20 June 2023 | Investments | General | Boston Consulting Group

• 2022 was among the worst years for investor returns since 2008. Globally, Assets Under Management (AUM) dropped by 10% to $98 trillion. South Africa followed suit, with AUM dropping 5% to $190 billion. The Middle East and Africa (MEA) bucked the trend, however, with regional AUM growing 5% to $1.6 trillion – one of only three regions to see growth, along with Latin America and Asia-Pacific
• Boston Consulting Group’s 21st Annual Global Asset Management Report explores the five fundamental pressures for Asset Managers and three major themes that should top the leadership agenda in the years ahead: profitability, private markets, and personalisation

For much of the past two decades, asset managers’ revenue growth has been boosted by central bank policies that have helped drive global markets. But rising interest rates in 2022 caused both stock and bond values to plummet, and the asset management industry also suffered. Global assets under management (AUM) dropped by 10% to $98 trillion, the second-largest single-year decrease since 2005, according to a new report released today by Boston Consulting Group (BCG). South African assets under management followed the trend, declining by 5% to $190 billion.

BCG’s Global Asset Management 2023: The Tide Has Turned report examines the external and internal forces shaping the asset management industry—outlining fundamental pressures asset managers face—and details a transformative path forward for asset managers to get back to historical levels of profitability growth.

“The asset management industry has reached a turning point, requiring leaders to rethink the way their organisations operate if they want to return to the profit growth of years past,” says Arjan-Tim Ferweda, Partner at Boston Consulting Group, Johannesburg. “Global, regional and local markets are full of economic uncertainties, and technology is rapidly transforming the way financial services firms serve their clients. South African asset managers will need to embrace new ways to approach profitability, expanding into high-growth private markets and offering personalised products and services to meet investor demands and drive growth in a complex and pressured environment.”

Asset managers in South Africa and more broadly face five fundamental pressures that present a clear case for transformation:
1. Growth is no longer guaranteed since market performance has been the main driver of revenues: 90% of revenue growth since 2006 came from market performance – more than enough to offset higher costs, pressure on fees, and strong capital inflows into low-fee products. However, central banks are no longer engineering sustained market appreciation; they are trying to slow growth to combat inflation. As a result, revenue growth from market appreciation is likely to be significantly less, perhaps as little as half that of the past decade.
2. Passively managed funds are increasingly popular, but growth varies by region: although the US has seen the net flows into passive exchange-traded funds and other passive products roughly triple to 90% from 2010 through 2022, the global outlook is a different story and varies by region. South Africa’s asset management market continues to be dominated by active management and institutional clients, accounting for 60% of assets under management in the country. Insurance, the only institutional client segment, decreased by a single digit. In the retail sector, pensions – representing 60% of AUM, also decreased by a low single-digit. Mutual funds remain the second largest retail sector.
3. Asset management fees are headed down: pricing is increasingly being used as a differentiator not only for passive products but also within the overcrowded space of active products that are otherwise like one another, resulting in persistent downward pressure. Average fees have declined by more than 15% since 2010, a drop that erases $55 billion in revenues (given 2022’s AUM). Adding to the squeeze on profits are cost structures that are unfit for the current environment.

···

Task instructions -
• a. From the asset management report above, copy the passage starting at "For much of" and ending at "of profitability growth.", word for word.
• b. Pick up the asset management report right after its last sentence and keep writing from there.

Provided material -
···

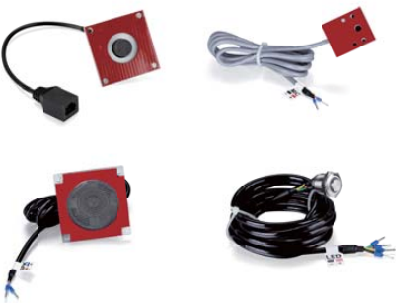Fanvil PA2-KIT Interkom-System-Zubehör Lautsprechermodul (PA2-KIT) von Fanvil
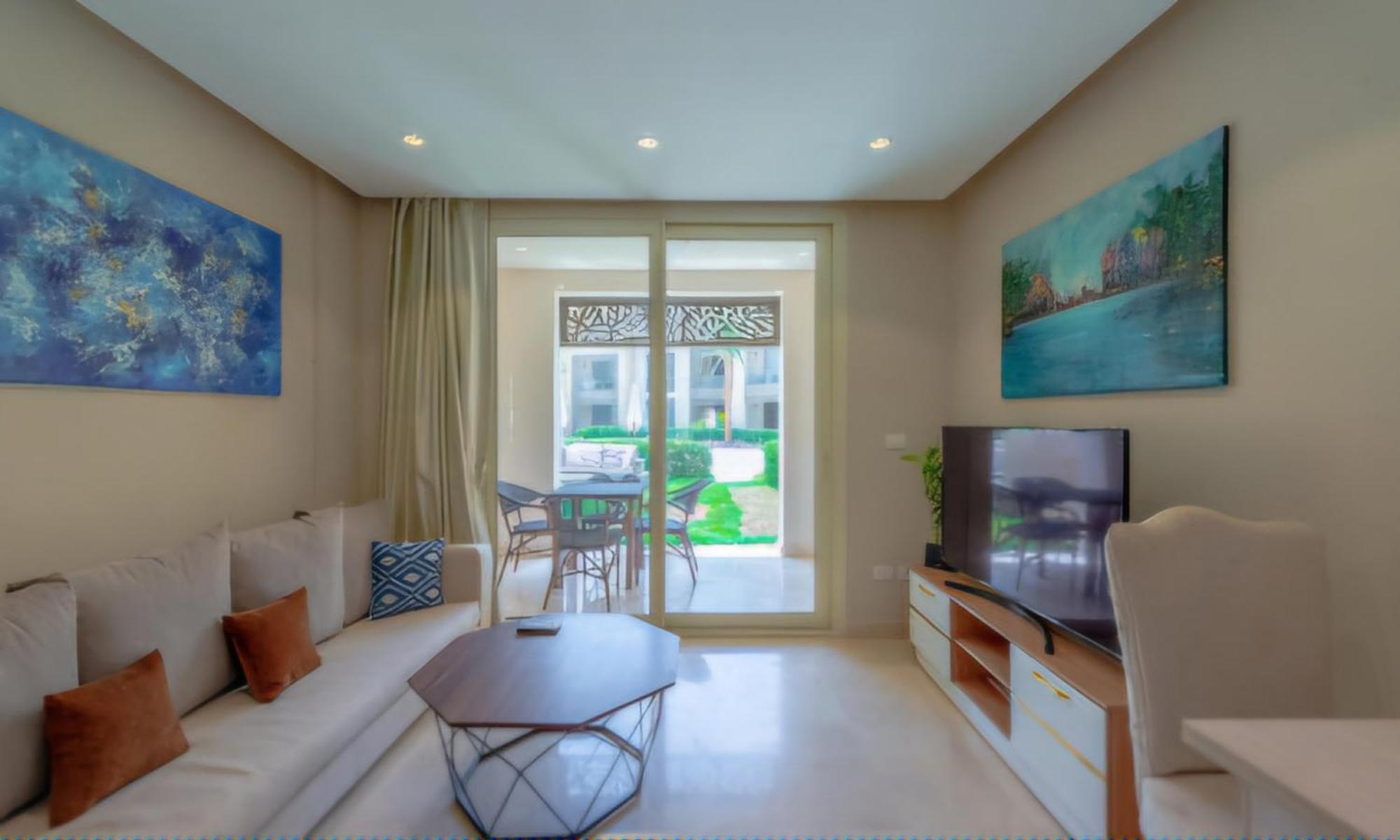 Luxurious Apartments In Mangroovy El Gouna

···

Results for the exercise -
• a.
For much of the past two decades, asset managers’ revenue growth has been boosted by central bank policies that have helped drive global markets. But rising interest rates in 2022 caused both stock and bond values to plummet, and the asset management industry also suffered. Global assets under management (AUM) dropped by 10% to $98 trillion, the second-largest single-year decrease since 2005, according to a new report released today by Boston Consulting Group (BCG). South African assets under management followed the trend, declining by 5% to $190 billion.

BCG’s Global Asset Management 2023: The Tide Has Turned report examines the external and internal forces shaping the asset management industry—outlining fundamental pressures asset managers face—and details a transformative path forward for asset managers to get back to historical levels of profitability growth.

• b.
4. Costs are rising: since 2010, costs have generally risen in line with AUM growth, which created the impression that margins were stable despite the pressure on fees. However, from 2015 onward, costs as a share of revenue have increased – with the vast majority of costs related to personnel. Asset managers will need to reduce their cost base by at least 20% to maintain historical levels of profitability, which will require organisation-wide transformation.
5. The current approach to product innovation is not working: while the asset management industry has created an abundance of products to stand out in a competitive playing field, proliferation has not translated into meaningful innovation. Investors are choosing established products with reliable track records: 75% of global AUM in mutual funds and ETFs sit in products that are at least ten years old. Less than 40% of all products launched ten years ago are still offered, compared with 60% of all ten-year-old funds in 2010.

Transformative measures to return to historical levels of profitable growth

BCG estimates that given the existing pressures and market expectations, if asset managers stay the course, their annual profit growth will be approximately half the industry average of recent years (5% versus 10%). To get back to historical levels, asset managers will need to cut costs by 20% overall and shift their revenue mix to generate at least 30% of their revenue from higher-margin products.

The report outlines three major themes that should top the leadership agenda to survive and thrive in the years ahead:
• Profitability: South African asset managers should transform their approach to profitability. They can do this by understanding the expenses and drivers in each function and using multiple initiatives to optimise costs, rather than just slash expenses.
• Private markets: Firms should pursue high-growth alternative investments and the private market opportunities therein. Alternatives represented more than $20 trillion of global AUM as of year-end 2022 and accounted for half of the industry’s global revenues, generating more than $190 billion for the firms that offer them. This strong momentum is expected to prevail with a CAGR of 7% in alternative assets over the next five years. Firms aiming to enter the alternatives market can do so through four primary pathways: build in-house, buy multiple firms and use an affiliate or boutique structure, buy an alternatives firm and operate it independently, or establish partnerships.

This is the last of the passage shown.